▶ **INSTRUCTIONS TO FOLLOW**: Repeat the records below verbatim, line for line and in the same order.
━━━━━━
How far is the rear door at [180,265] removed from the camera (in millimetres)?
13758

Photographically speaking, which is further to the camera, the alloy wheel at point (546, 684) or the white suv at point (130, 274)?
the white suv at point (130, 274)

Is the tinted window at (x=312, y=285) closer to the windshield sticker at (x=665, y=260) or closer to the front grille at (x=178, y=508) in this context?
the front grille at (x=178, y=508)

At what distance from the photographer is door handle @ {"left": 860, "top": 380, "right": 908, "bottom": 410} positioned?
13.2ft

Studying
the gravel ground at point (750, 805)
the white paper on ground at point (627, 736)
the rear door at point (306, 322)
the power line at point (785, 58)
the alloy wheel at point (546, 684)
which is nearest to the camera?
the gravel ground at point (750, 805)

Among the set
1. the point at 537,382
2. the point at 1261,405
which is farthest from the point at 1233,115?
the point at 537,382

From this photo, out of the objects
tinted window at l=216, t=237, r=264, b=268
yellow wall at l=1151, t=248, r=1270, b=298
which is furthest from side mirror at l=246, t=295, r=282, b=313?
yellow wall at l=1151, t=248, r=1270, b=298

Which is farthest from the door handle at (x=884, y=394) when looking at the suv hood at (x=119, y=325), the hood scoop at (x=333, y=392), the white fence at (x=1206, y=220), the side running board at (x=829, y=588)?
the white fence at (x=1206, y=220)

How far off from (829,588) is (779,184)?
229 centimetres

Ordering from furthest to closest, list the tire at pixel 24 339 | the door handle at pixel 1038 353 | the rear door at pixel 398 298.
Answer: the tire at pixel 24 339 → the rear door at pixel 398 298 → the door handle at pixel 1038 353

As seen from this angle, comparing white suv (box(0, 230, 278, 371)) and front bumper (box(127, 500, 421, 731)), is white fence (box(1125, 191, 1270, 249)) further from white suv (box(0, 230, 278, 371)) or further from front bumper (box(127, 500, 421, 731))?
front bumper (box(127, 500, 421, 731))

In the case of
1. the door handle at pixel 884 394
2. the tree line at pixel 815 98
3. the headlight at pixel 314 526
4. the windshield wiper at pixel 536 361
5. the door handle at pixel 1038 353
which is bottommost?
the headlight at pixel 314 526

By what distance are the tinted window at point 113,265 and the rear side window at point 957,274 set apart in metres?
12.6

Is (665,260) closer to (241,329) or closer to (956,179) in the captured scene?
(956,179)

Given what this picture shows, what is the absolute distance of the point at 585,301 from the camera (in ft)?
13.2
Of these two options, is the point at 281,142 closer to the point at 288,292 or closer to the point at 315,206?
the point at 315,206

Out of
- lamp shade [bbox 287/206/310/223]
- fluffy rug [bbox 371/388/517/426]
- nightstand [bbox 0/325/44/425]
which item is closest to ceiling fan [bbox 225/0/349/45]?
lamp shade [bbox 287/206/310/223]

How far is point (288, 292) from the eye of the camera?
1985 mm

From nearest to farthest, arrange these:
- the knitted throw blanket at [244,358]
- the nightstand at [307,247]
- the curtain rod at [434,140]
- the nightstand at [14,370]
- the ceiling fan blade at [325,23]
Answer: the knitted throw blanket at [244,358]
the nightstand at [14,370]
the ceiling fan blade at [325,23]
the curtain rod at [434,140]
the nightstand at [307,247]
━━━━━━
▶ **EXPECTED ANSWER**:
How far is the rear door at [180,265] removed from the camera (in millimetres)?
13758

Photographically speaking, which is further to the camera, the alloy wheel at point (546, 684) or the white suv at point (130, 274)?
the white suv at point (130, 274)

Is the tinted window at (x=312, y=285) closer to the windshield sticker at (x=665, y=260) or closer to the front grille at (x=178, y=508) in this context?
the front grille at (x=178, y=508)

At what distance from the photographer is door handle @ {"left": 860, "top": 380, "right": 908, "bottom": 410} positioned?
13.2ft

Studying
the gravel ground at point (750, 805)
the white paper on ground at point (627, 736)
the rear door at point (306, 322)
the power line at point (785, 58)
the alloy wheel at point (546, 684)
which is nearest to the camera?
the gravel ground at point (750, 805)

Among the set
1. the point at 537,382
2. the point at 1261,405
which is farthest from the point at 1233,115?
the point at 537,382

From this photo, out of the objects
tinted window at l=216, t=237, r=264, b=268
yellow wall at l=1151, t=248, r=1270, b=298
which is furthest from side mirror at l=246, t=295, r=282, b=313?
yellow wall at l=1151, t=248, r=1270, b=298

Which is farthest from the door handle at (x=884, y=394) when looking at the suv hood at (x=119, y=325), the hood scoop at (x=333, y=392), the white fence at (x=1206, y=220), the side running board at (x=829, y=588)?
the white fence at (x=1206, y=220)

How far off from (829,588) is (779,184)?
229 centimetres

Ordering from furthest to closest, list the tire at pixel 24 339 | the door handle at pixel 1038 353 | the rear door at pixel 398 298.
Answer: the tire at pixel 24 339 → the rear door at pixel 398 298 → the door handle at pixel 1038 353

As seen from this angle, comparing white suv (box(0, 230, 278, 371)) and front bumper (box(127, 500, 421, 731)), is white fence (box(1125, 191, 1270, 249)) further from white suv (box(0, 230, 278, 371)) or further from front bumper (box(127, 500, 421, 731))?
front bumper (box(127, 500, 421, 731))

In the case of
1. the door handle at pixel 884 394
2. the tree line at pixel 815 98
3. the headlight at pixel 314 526
4. the windshield wiper at pixel 536 361
5. the door handle at pixel 1038 353
which is bottommost?
the headlight at pixel 314 526

By what distance are the tinted window at point 113,265 and the rear side window at point 957,274 set apart in metres?
12.6

Is (665,260) closer to (241,329) or closer to (956,179) in the captured scene?
(956,179)

Given what this picture shows, what is the absolute distance of the point at 585,301 from the camera (in ft)?
13.2
Of these two options, is the point at 281,142 closer to the point at 288,292 or closer to the point at 315,206?
the point at 315,206

Out of
- lamp shade [bbox 287/206/310/223]
- fluffy rug [bbox 371/388/517/426]
- nightstand [bbox 0/325/44/425]
which item is closest to ceiling fan [bbox 225/0/349/45]?
lamp shade [bbox 287/206/310/223]

How far is point (288, 292) from the eye of the camera?
1985 mm

From nearest to farthest, arrange these:
- the knitted throw blanket at [244,358]
- the nightstand at [307,247]
- the curtain rod at [434,140]
- the nightstand at [14,370]
- the ceiling fan blade at [325,23]
Answer: the knitted throw blanket at [244,358]
the nightstand at [14,370]
the ceiling fan blade at [325,23]
the curtain rod at [434,140]
the nightstand at [307,247]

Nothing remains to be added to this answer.